Right to retrieve medical equipment and rights of other lienholders and interested parties extinguished.  The current law protects the right of a tenant who might have left stuff behind to retrieve it if it is medicine or medical equipment, but this proposal gets rid of that protection entirely. The bill wipes out secured interests (e.g. furniture rental companies) and claims of other interested parties.

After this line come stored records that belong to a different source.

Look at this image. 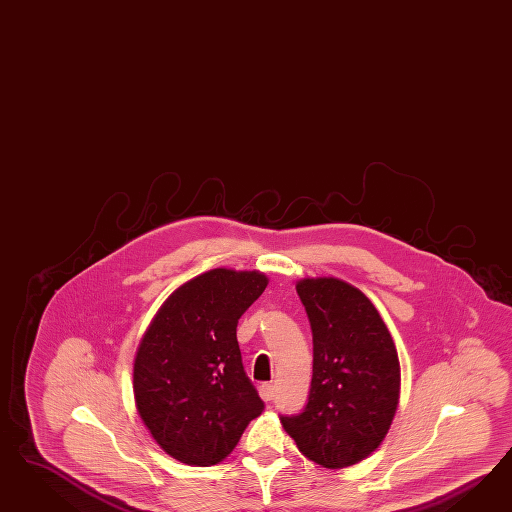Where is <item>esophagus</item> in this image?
Returning a JSON list of instances; mask_svg holds the SVG:
<instances>
[{
	"instance_id": "1",
	"label": "esophagus",
	"mask_w": 512,
	"mask_h": 512,
	"mask_svg": "<svg viewBox=\"0 0 512 512\" xmlns=\"http://www.w3.org/2000/svg\"><path fill=\"white\" fill-rule=\"evenodd\" d=\"M259 394H261V398H263L264 402H272V400H274V385L264 383V385L259 387Z\"/></svg>"
}]
</instances>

Lack of enforcement mechanism.  There are many cases where landlord’s seize people’s final load as they are moving – with this provision they can simply claim it was “left behind,” and what is a person supposed to do?  What is the means of protecting against violations of these provisions as proposed?  Is there none at all?  Under current law, there are instances where a landlord claims that a tenant had left stuff behind, but the tenant disputes, and find items like the their  birth certificate, family photos, driver’s license, etc., in the dumpster.    What possible enforcement mechanism would exist to help a tenant who suffered such a violation?  Currently, ATCP 134.09(4) makes it a violation to hold a tenant’s property unless there is a lien under sec. 704.05(5) – so without there any longer being a lien in that section of 704, this appears to eliminate protections from a landlord seizing a tenant’s property.

 

SB 466 / AB 561 grants landlords more power and discretion to dispose of property left behind by tenants.  Current law requires landlords to store the property

and provide notice to the tenant of the right to claim the property within 30 days or the landlord may sell the property and keep the proceeds equivalent to the cost of sale and storage. The remainder of the proceeds would be sent to the department of administration to fund homeless services. Under this bill, landlords would be allowed to do whatever they want with the property and would not be required to send sale proceeds to the Department of Administration for homeless programs. The bill wipes out secured interests and claims of other interested parties.